One day a friend of mine gave me your tape ‘Songs For The Inner Child’ (it did not have your name on the tape) and when I listened to it the songs brought tears to my eyes and a healing to my heart. A peace and contentment came over me which I had not experienced in a long time, and I could breathe.
My son was at the local skate-board park refusing to come home and I went to the park and asked him to get in the car-said I had something for him to listen to and he agreed. Once in the car I played your tape and sang the songs to him. We cried together and a healing and uniting took place immediately and a level of understanding that surpasses words happened between us. He stayed in the car and came home with me. Since then we have had our ups and downs but those words and songs had united us with a bond stronger than anything life could throw at us.
Then 911 happened and my son Mohammed was once again in a state of survivor guilt-he hadn’t done anything wrong but his Muslim association brought him mixed feelings. He is half Arabic and half American and with a name like Mohammed he was singled out and condemned by many here in the United States. Moh chose to go back to Kuwait and live and to get to know his Arabic family. What he wanted was peace and acceptance. He has found that on many levels but we are not living near each other (he in Kuwait-me in Texas) and we miss each other terribly.

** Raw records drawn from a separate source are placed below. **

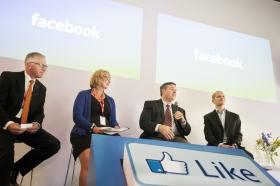Fortfarande inget avtal på Facebook i Sverige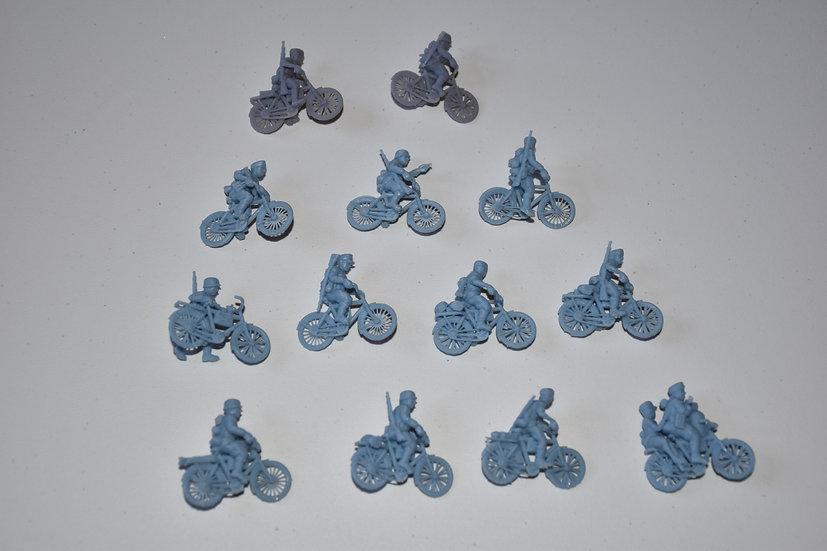 Set de 13 cyclistes allemands WW2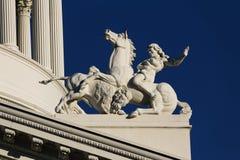 Byggnad för Kapitolium för staty- och kolonndetaljKalifornien stat Royaltyfri Bild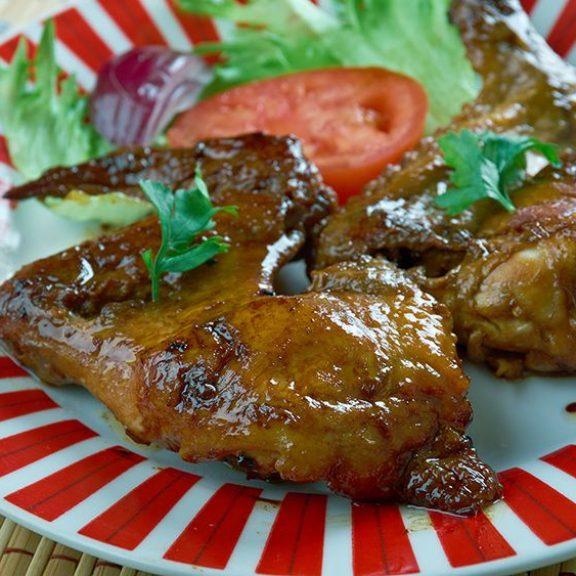 Φτερούγες ψητές – πατάτες κοφτές και κρεμμύδι ψητό, του Γιάννη Παργινού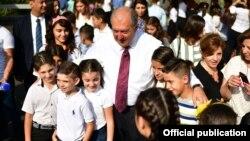 Արմեն Սարգսյանը երեխաների հետ, արխիվ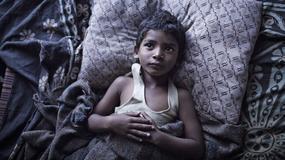 """""""Lion. Droga do domu"""": niezwykła historia Saroo Brierleya od 2 grudnia w kinach"""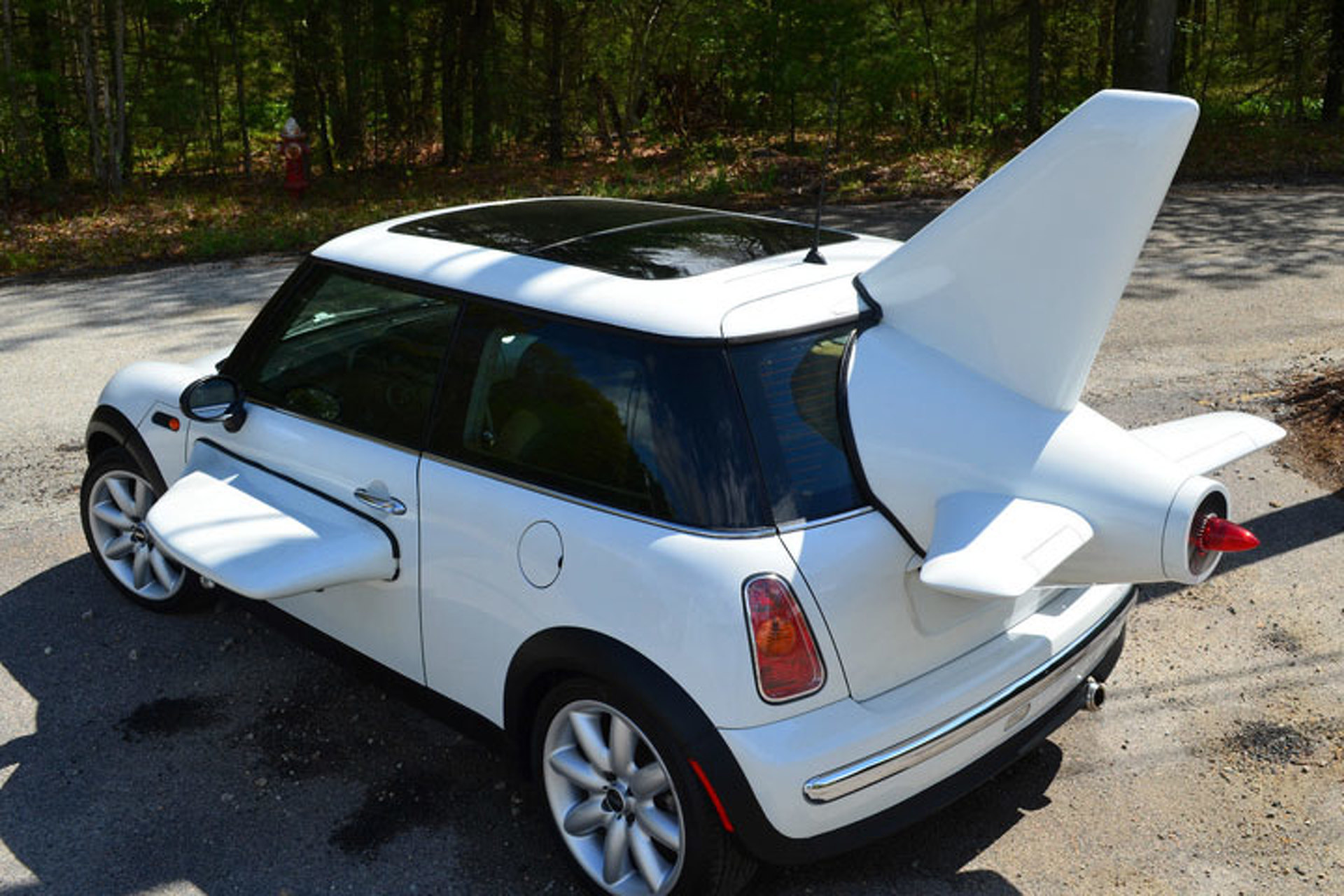 this mini cooper is the world s slowest plane. Black Bedroom Furniture Sets. Home Design Ideas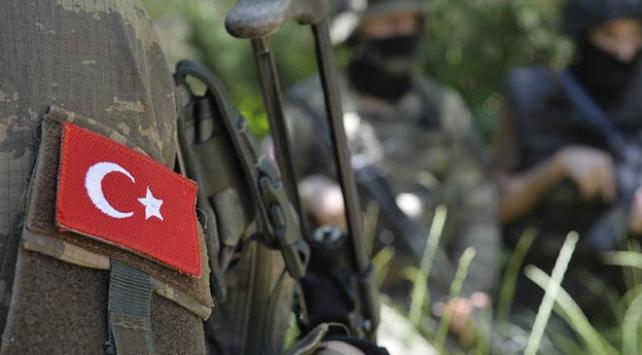 İdlibde yaralanan asker şehit oldu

This Sunday I have been asked to play my auto-harp and sing at a Unity Study Group meeting. I remembered the songs I had heard on that tape I played for my son. I had passed forward the old tape to a friend and had not heard the songs since. So I Googled How could anyone ever tell you? And your website came up and I played your songs and remembered my son and me in the car so many years ago so I emailed him your website. I know when he hears the songs we will both be in the car again crying-it is only a matter of time.